Danske Drops as Nordea’s Interest Income Falls: Copenhagen Mover
Danske Bank A/S (DANSKE), Denmark’s largest lender, fell to the lowest price in seven weeks in Copenhagen trading after its biggest rival Nordea Bank AB (NDA) reported a decline in Danish net interest income.
Danske fell as much as 1.8 percent to 101.80 kroner, the lowest since Aug. 31. The stock retreated 1.6 percent to 102 kroner at 12:13 a.m. in the Danish capital. Investors had traded 368,773 shares; the average six-month daily volume is 1,014,005.
The Danish central bank in July cut below zero the rate on seven-day certificates of deposits to weaken the krone, putting pressure on the banking industry’s interest margins.
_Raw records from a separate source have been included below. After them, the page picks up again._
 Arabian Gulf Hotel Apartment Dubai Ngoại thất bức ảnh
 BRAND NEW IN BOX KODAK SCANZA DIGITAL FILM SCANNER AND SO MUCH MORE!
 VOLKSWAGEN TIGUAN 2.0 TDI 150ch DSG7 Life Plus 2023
Nordea, based in Stockholm, reported today net income that missed analyst estimates and said Danish net interest income declined 3 percent in the third quarter from the previous three-month period. Copenhagen-based Danske has more than half of its lending exposure in Denmark, which is teetering on the brink of its second recession in less than a year.
“There’s a negative read-across from Nordea’s interest income that rubs off on Danske,” Mads Thinggaard, an analyst with Nykredit Markets in Copenhagen, said by phone. “We could see this weakness repeated when Danske reports earnings next week.”
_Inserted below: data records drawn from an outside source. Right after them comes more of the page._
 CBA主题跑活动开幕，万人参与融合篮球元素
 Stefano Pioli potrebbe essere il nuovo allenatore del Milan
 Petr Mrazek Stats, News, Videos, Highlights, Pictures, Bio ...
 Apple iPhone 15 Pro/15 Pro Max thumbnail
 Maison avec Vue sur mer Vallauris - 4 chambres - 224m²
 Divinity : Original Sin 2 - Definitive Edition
Danske is scheduled to publish earnings on Oct. 30 when the bank also will present results of a strategic review. Danske will report third-quarter net interest income of 6.22 billion kroner ($1 billion) and loan losses of 2.96 billion kroner, according to the average estimate in a Bloomberg survey of eight analysts conducted before today. That compares with a net interest income of 6.02 billion kroner and loan losses of 2.8 billion kroner in the third quarter of 2011.
Nordea reported today a 93 percent jump in third-quarter loans losses for its Danish unit.
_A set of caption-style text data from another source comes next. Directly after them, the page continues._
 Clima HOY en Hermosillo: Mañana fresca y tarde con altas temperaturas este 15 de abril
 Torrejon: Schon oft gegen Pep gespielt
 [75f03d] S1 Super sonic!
“Nordea’s loan losses shouldn’t be seen as a bad omen for Danske’s third-quarter report,” Bjoern Schwarz, an analyst with Aabenraa, Denmark-based Sydbank A/S, said by phone. “A big portion of Nordea’s losses derives from the stricter writedowns rules that the Danish Financial Supervisory Authority has introduced and Danske already made those writedowns in the second quarter.”